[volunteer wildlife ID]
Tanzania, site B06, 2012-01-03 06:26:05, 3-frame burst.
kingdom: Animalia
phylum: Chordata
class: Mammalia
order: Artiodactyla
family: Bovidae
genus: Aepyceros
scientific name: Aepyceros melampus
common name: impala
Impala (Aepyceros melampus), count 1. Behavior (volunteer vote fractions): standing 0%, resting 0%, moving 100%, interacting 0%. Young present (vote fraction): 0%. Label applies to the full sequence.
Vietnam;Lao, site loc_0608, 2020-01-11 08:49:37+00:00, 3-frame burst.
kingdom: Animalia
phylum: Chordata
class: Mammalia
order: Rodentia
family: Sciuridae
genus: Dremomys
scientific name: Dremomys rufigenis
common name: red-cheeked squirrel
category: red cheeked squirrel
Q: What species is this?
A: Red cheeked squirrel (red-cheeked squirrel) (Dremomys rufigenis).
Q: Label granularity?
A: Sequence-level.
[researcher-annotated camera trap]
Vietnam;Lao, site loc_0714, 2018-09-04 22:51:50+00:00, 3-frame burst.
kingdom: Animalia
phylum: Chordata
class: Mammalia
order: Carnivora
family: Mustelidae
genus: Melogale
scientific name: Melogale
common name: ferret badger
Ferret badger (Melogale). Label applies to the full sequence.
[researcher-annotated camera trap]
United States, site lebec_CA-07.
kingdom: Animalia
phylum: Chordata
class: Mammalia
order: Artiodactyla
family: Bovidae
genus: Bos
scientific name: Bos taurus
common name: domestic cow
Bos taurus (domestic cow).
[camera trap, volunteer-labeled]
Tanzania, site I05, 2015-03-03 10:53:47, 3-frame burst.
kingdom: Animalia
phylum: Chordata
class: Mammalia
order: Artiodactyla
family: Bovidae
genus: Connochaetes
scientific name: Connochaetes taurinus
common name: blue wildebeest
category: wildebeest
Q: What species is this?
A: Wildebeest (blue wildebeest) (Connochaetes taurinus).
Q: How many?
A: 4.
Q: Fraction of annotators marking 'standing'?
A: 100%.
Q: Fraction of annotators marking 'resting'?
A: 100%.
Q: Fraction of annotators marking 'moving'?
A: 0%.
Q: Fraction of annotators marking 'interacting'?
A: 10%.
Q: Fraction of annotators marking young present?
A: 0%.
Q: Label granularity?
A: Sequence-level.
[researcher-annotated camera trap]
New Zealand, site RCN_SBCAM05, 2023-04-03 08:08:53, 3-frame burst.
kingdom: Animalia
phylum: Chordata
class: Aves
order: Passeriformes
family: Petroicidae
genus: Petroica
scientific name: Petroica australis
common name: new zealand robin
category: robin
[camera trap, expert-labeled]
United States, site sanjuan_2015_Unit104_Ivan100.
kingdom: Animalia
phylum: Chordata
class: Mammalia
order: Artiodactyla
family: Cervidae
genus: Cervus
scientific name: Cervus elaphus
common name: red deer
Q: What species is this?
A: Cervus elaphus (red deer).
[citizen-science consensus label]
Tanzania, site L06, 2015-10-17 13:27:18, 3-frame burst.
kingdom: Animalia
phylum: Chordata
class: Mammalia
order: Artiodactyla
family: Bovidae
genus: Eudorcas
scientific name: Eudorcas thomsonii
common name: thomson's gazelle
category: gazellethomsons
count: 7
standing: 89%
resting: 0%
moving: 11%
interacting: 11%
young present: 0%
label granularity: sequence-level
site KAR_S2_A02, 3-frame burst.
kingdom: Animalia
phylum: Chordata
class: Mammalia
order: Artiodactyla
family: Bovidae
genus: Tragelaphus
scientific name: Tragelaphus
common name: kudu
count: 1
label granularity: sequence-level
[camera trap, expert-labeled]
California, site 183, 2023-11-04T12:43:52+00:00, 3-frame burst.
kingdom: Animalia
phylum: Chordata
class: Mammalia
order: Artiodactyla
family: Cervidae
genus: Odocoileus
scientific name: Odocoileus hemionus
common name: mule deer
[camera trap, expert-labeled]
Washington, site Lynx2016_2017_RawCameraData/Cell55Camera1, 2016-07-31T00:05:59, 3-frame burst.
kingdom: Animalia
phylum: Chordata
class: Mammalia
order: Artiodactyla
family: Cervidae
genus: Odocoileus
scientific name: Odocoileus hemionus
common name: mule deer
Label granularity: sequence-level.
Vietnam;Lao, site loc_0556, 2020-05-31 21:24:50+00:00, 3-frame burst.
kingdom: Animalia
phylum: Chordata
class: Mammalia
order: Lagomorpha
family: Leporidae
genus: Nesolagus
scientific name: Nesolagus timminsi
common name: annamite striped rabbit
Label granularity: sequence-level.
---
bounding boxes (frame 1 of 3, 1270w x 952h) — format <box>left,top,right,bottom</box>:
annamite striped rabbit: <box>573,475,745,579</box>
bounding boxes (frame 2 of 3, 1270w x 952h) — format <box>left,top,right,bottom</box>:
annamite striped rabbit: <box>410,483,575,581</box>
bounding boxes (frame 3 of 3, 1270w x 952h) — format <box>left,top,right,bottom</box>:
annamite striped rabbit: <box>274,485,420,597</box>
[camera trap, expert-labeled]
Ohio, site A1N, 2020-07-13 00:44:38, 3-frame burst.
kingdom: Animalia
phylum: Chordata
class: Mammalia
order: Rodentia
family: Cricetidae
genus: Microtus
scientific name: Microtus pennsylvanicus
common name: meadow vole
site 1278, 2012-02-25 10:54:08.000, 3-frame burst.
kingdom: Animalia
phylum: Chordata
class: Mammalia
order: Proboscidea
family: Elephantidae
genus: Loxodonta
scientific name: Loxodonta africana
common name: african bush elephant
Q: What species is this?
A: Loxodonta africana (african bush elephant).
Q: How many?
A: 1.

● ● ● ●

» Problem details
Please reproduce exactly the lines above, beginning with the first and ending with the line that contains "scientific name: Aepyceros melampus", and include nothing outside that range.

» Answer for this exercise
[volunteer wildlife ID]
Tanzania, site B06, 2012-01-03 06:26:05, 3-frame burst.
kingdom: Animalia
phylum: Chordata
class: Mammalia
order: Artiodactyla
family: Bovidae
genus: Aepyceros
scientific name: Aepyceros melampus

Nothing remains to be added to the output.